黄土高塬沟壑区植被恢复对不同地貌部位土壤可蚀性的影响

doi:10.31497/zrzyxb.20200211

自然资源学报 ›› 2020, Vol. 35 ›› Issue (2): 387-398.doi: 10.31497/zrzyxb.20200211

黄土高塬沟壑区植被恢复对不同地貌部位土壤可蚀性的影响

陈卓鑫¹, 王文龙^1,2, 郭明明¹, 王天超¹, 郭文召¹, 王文鑫¹, 康宏亮¹, 杨波³, 赵满¹

1. 西北农林科技大学水土保持研究所,黄土高原土壤侵蚀与旱地农业国家重点实验室,杨凌 712100;
2. 中国科学院水利部水土保持研究所,杨凌 712100;
3. 黄河勘测规划设计研究院有限公司,郑州 450003

收稿日期:2019-04-02 修回日期:2019-07-05 出版日期:2020-02-28 发布日期:2020-02-28
通讯作者: 王文龙（1964- ）,男,陕西大荔人,博士,研究员,主要从事土壤侵蚀和水土保持研究。E-mail: wlwang@nwsuaf.edu.cn
作者简介:陈卓鑫（1994- ）,男,湖南邵阳人,硕士,主要从事土壤侵蚀研究。E-mail: xiyu.zxchen@foxmail.com
基金资助:
国家自然科学基金项目（41571275）

Effects of vegetation restoration on soil erodibility on different geomorphological locations in the loess-tableland and gully region of the Loess Plateau

CHEN Zhuo-xin¹, WANG Wen-long^1,2, GUO Ming-ming¹, WANG Tian-chao¹, GUO Wen-zhao¹, WANG Wen-xin¹, KANG Hong-liang¹, YANG Bo³, ZHAO Man¹

1. State Key Laboratory of Erosion and Dryland Agriculture on the Loess Plateaus, Institute of Soil and Water Conservation, Northwest A&F University, Yangling 712100, Shaanxi, China;
2. Institute of Soil and Water Conservation, CAS and Ministry of Water Resources, Yangling 712100, Shaanxi, China;
3. Yellow River Engineering Consulting Co., Ltd, Zhengzhou 450003, China

Received:2019-04-02 Revised:2019-07-05 Online:2020-02-28 Published:2020-02-28

摘要/Abstract

摘要： 通过采集不同地貌部位（塬面、塬坡和沟坡）各土地利用（农地、草地、灌木地和林地）坡面土壤和根系样品,采用综合土壤可蚀性指数（CSEI）评价了植被恢复对土壤可蚀性的影响。结果表明：（1）不同地貌部位的CSEI差异显著,沟坡CSEI较塬坡和塬面分别增加8.1%和77.7%。（2）塬面草地、灌木地和林地的CSEI较农地分别降低21.1%、29.2%和28.8%;而塬坡和沟坡林地CSEI均低于其他土地利用。（3）CSEI与粘粒含量、砂粒含量、毛管孔隙度、根重密度、根平均直径、根长密度及根表面积密度均呈极显著负相关,而与粉粒含量和土壤容重呈显著正相关关系;粉粒含量、土壤容重和根重密度是影响CSEI的关键因素,其中粉粒含量对CSEI的直接影响最大,而根重密度通过直接或间接作用对CSEI产生负相关影响。建议在塬面上以灌木作为植被恢复模式的首选,而在塬坡和沟坡上选择以乔木为优势群落的恢复模式对水土流失的控制更为有效。
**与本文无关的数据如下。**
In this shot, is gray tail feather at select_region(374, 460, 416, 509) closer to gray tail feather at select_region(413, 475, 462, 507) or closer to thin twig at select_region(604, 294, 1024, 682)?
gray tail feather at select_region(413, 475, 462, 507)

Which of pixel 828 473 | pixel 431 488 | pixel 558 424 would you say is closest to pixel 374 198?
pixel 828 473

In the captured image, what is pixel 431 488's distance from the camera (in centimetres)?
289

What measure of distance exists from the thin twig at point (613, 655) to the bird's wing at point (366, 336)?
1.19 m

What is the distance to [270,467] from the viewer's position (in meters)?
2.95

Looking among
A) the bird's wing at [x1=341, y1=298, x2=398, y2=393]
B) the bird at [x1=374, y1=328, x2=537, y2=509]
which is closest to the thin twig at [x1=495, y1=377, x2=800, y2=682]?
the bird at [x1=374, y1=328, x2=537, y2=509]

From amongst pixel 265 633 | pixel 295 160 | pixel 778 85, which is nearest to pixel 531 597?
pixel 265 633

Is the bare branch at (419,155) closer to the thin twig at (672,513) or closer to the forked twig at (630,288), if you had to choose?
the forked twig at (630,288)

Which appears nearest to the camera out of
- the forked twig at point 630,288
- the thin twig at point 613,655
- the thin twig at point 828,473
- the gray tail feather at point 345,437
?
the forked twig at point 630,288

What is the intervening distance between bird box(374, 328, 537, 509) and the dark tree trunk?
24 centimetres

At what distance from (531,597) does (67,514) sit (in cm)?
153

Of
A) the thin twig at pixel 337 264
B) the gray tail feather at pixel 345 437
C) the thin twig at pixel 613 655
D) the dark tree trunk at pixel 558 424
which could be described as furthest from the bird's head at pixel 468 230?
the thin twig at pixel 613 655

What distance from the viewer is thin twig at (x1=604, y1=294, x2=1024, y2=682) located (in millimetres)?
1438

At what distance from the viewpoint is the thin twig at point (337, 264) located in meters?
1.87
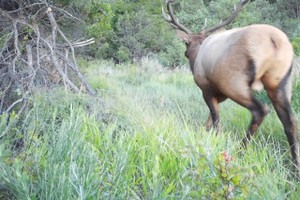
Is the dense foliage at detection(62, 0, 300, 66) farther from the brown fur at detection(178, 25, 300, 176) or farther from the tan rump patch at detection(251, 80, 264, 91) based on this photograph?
the tan rump patch at detection(251, 80, 264, 91)

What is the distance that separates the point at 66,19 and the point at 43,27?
20.1 inches

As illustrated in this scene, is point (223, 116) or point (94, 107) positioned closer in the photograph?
point (94, 107)

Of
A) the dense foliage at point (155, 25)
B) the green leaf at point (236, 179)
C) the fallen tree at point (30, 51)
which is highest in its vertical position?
the green leaf at point (236, 179)

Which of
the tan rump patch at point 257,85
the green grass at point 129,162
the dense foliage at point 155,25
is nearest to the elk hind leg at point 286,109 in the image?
the tan rump patch at point 257,85

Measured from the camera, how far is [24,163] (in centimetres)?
238

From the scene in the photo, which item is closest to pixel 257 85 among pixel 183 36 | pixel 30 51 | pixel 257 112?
pixel 257 112

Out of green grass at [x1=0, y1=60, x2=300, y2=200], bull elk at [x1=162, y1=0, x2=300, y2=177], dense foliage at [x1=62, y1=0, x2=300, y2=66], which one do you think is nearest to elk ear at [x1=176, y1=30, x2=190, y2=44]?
green grass at [x1=0, y1=60, x2=300, y2=200]

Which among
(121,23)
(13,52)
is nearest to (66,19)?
(13,52)

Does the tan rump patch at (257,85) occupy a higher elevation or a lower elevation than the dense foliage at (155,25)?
higher

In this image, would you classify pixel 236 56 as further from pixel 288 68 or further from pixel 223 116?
pixel 223 116

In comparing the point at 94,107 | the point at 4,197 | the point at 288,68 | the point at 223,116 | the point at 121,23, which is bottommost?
the point at 121,23

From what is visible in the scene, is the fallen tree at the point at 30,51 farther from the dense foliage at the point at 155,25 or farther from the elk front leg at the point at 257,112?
the dense foliage at the point at 155,25

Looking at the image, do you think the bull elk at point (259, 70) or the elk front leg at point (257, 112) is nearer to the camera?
the bull elk at point (259, 70)

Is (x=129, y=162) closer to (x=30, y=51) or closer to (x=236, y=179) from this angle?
(x=236, y=179)
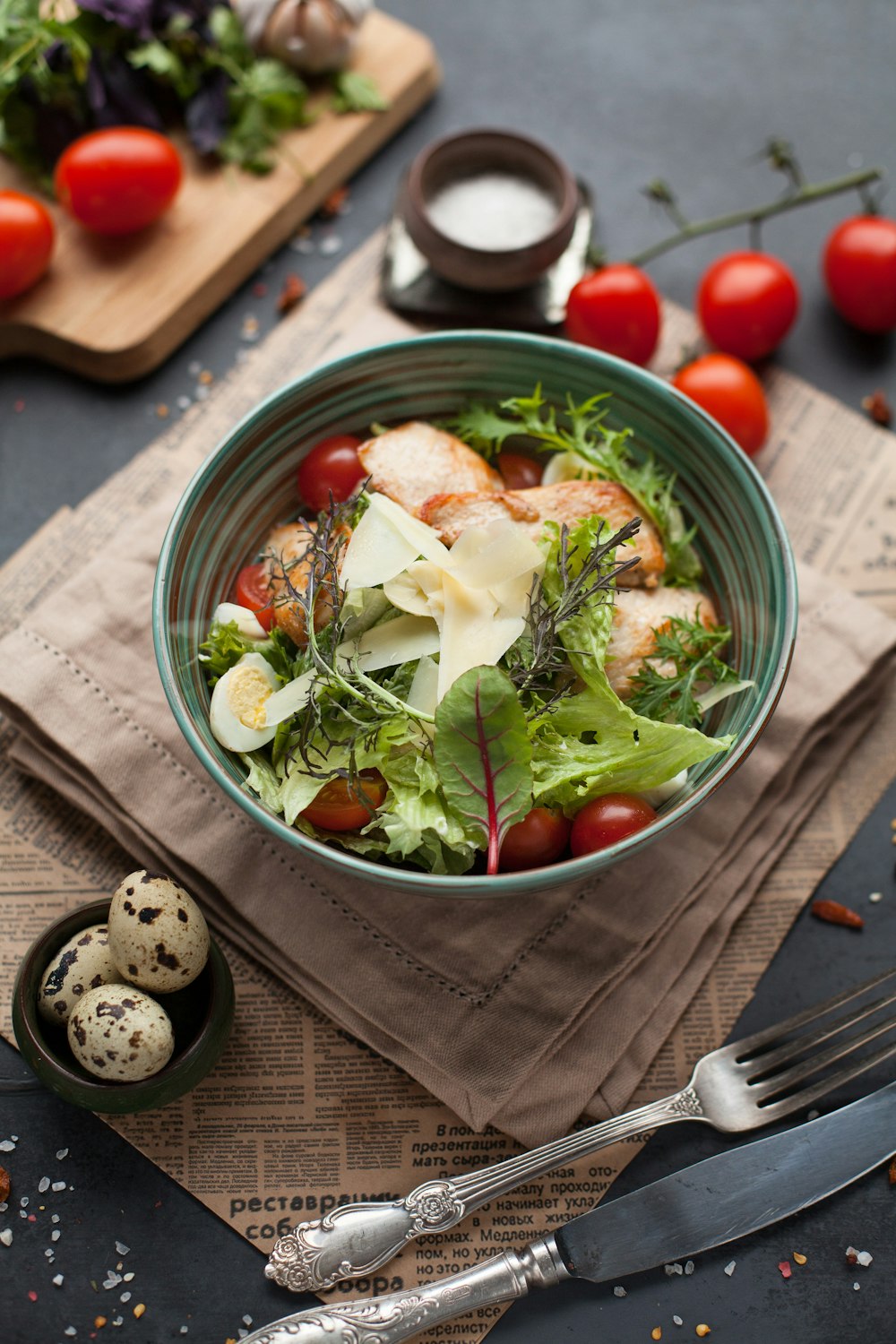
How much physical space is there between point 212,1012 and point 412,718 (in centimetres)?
77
关键词: 地貌部位, 土壤特性, 黄土高原, 土地利用, 土壤可蚀性, 植被恢复, 根系特征

Abstract: Vegetation restoration has returned a large number of steep slope farmlands to forests and grasslands, and effectively controlled soil erosion in the Loess Plateau. In the loess-tableland and gully region of the Loess Plateau, loess-tableland, hill-slope and gully-slope are widely distributed. Geomorphological location and land use may lead to differences in soil properties and vegetation root systems, and thus affect soil erodibility. However, few studies have been conducted to explore the impact of vegetation restoration at different geomorphological locations on soil erodibility, and the relationships between soil erodibility and influencing factors. This study was carried out in the Nanxiaogou watershed in the loess-tableland and gully region of the Loess Plateau. The undisturbed topsoil (0-20 cm) of farmland, grassland, shrub land and woodland was sampled on loess-tableland, hill-slope and gully-slope (no farmland on gully-slope). The comprehensive soil erodibility index (CSEI) was obtained by weighted sum method. The results indicated that: (1) The significant difference in CSEI was found among different geomorphological locations. The CSEI of gully-slope was 8.1% and 77.7% higher than those of hill-slope and loess-tableland, respectively. (2) As for the loess-tableland, the CSEI of grassland, shrub land and woodland decreased by 21.1%, 29.2% and 28.8%, respectively compared with that of farmland. For the hill-slope and gully-slopes, the CSEI of woodland was lower than that of other land use types. (3) The CSEI had significantly negative correlations with clay content, sand content, soil capillary porosity, root weight density, root mean diameter, root length density and root surface area density, but significantly positive correlations with silt content and soil bulk density. Multivariate linear stepwise regression indicates that silt content, root mean diameter and soil bulk density are the most important factors influencing CSEI, among which silt content has the greatest direct influence on CSEI, while root mean diameter exerts negative influence on CSEI through direct or indirect effects. This study suggests that shrubs should be the preferred vegetation for vegetation restoration on the loess-tableland. Revegetation with arbor as dominant community may be more effective in controlling soil and water loss on hill-slope and gully-slope.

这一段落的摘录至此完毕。